Mozilla AI Launches cq: A Shared Knowledge Layer for AI Coding Agents
Mozilla AI has released cq (colloquy), an open-source standard for shared knowledge among AI coding agents. The project tackles a core inefficiency: when thousands of agents like Claude Code or OpenCode hit the same error, each one rediscovers the fix from scratch. cq gives them a collective memory.
How It Works
cq runs as an MCP server alongside an agent. When an agent encounters an error, it automatically queries a SQLite knowledge base for known solutions before attempting a fix. If it resolves the problem, it can persist that knowledge for future agents. Teams can also run a shared Docker-based API so discoveries propagate across an entire organization rather than staying on one machine.

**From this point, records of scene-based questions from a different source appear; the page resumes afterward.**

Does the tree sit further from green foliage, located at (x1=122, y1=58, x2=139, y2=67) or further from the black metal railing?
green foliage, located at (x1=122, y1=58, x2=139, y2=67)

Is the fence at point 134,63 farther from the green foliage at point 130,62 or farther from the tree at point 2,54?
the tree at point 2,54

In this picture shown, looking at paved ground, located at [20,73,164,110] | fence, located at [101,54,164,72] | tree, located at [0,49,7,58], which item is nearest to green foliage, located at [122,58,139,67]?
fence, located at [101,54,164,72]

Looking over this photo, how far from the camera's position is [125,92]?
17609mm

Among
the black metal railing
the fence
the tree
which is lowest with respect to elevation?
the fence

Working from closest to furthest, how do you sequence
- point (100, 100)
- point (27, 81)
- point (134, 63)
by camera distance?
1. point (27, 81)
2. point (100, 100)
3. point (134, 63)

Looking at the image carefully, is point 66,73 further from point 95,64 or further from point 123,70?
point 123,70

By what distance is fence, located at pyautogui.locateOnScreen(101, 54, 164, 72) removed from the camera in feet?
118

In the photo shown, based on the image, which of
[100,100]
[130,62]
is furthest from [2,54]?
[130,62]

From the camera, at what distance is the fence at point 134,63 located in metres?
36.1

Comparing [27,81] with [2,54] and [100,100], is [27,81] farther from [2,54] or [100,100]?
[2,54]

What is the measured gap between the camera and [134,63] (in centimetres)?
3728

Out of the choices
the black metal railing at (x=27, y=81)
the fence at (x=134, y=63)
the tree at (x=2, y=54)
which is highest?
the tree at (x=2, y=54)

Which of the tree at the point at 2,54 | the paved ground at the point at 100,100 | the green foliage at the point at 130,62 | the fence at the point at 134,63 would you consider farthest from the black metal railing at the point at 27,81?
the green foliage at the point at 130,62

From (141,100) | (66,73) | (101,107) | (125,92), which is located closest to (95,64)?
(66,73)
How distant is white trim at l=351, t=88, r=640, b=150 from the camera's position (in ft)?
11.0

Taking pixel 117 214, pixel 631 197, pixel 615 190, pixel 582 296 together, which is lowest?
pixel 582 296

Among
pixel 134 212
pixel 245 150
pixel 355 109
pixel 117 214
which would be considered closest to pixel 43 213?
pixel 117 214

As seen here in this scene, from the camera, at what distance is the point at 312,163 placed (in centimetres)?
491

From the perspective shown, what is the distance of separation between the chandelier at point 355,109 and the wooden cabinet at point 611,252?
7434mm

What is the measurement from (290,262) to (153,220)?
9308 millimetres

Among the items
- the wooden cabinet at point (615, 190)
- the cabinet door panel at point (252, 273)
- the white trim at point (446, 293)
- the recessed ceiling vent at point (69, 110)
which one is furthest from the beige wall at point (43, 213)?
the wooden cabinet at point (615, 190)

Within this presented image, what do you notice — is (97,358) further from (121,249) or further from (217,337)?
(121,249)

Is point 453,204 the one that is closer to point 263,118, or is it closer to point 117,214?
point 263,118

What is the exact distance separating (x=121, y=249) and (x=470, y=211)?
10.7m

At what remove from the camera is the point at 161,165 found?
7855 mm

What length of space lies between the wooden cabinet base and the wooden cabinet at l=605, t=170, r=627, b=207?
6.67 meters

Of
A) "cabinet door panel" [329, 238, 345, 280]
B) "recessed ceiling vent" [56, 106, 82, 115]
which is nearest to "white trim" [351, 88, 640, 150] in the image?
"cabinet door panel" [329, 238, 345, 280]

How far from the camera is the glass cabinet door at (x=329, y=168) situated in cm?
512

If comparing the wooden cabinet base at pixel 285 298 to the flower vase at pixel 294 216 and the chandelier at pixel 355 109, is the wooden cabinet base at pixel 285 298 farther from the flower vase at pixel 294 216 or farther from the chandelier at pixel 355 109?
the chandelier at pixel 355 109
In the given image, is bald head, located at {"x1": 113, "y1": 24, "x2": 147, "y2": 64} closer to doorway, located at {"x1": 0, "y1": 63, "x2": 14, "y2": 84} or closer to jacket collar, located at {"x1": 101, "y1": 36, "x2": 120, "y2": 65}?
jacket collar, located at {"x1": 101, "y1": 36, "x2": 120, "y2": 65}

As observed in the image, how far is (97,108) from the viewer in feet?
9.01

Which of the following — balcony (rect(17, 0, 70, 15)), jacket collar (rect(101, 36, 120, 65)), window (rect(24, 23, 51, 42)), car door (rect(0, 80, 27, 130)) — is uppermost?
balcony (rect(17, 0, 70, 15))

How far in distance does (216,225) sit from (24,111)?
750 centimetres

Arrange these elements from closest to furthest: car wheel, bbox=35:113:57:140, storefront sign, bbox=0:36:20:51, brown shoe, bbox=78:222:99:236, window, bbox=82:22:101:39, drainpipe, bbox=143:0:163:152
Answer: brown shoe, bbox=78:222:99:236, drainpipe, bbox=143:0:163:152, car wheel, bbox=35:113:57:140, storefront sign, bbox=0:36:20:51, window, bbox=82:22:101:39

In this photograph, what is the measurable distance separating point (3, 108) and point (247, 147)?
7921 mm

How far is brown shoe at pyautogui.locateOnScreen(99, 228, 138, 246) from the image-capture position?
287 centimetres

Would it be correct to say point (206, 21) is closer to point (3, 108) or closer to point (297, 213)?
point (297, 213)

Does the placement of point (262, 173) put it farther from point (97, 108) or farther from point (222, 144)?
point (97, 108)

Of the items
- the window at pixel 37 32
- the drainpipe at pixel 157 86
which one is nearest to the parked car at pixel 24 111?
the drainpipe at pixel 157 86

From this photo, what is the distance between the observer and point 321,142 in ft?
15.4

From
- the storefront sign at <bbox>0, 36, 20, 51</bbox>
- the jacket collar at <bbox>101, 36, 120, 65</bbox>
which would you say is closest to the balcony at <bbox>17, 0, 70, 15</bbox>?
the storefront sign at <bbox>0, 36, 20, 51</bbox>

For Claude Code, installation is two lines:
claude plugin marketplace add mozilla-ai/cq
claude plugin install cq
OpenCode is also supported. Local-only mode works with no configuration — knowledge stays on-device by default until a team API is configured.
Why It Matters
This is infrastructure for the agentic coding era. As engineering teams scale to dozens of parallel agents, the cost of repeated failure compounds fast. cq's "Stack Overflow for agents" framing captures the problem clearly: AI agents don't learn from each other today, and every re-solved problem is burned context and wasted time.
Released under Apache 2.0, the project hit v0.4.0 on March 23, renaming from an earlier internal name (CRAIC). Mozilla's backing adds a trust layer that distinguishes it from one-off community experiments. It's early-stage but fills a real gap that's only getting more visible as agentic tooling matures.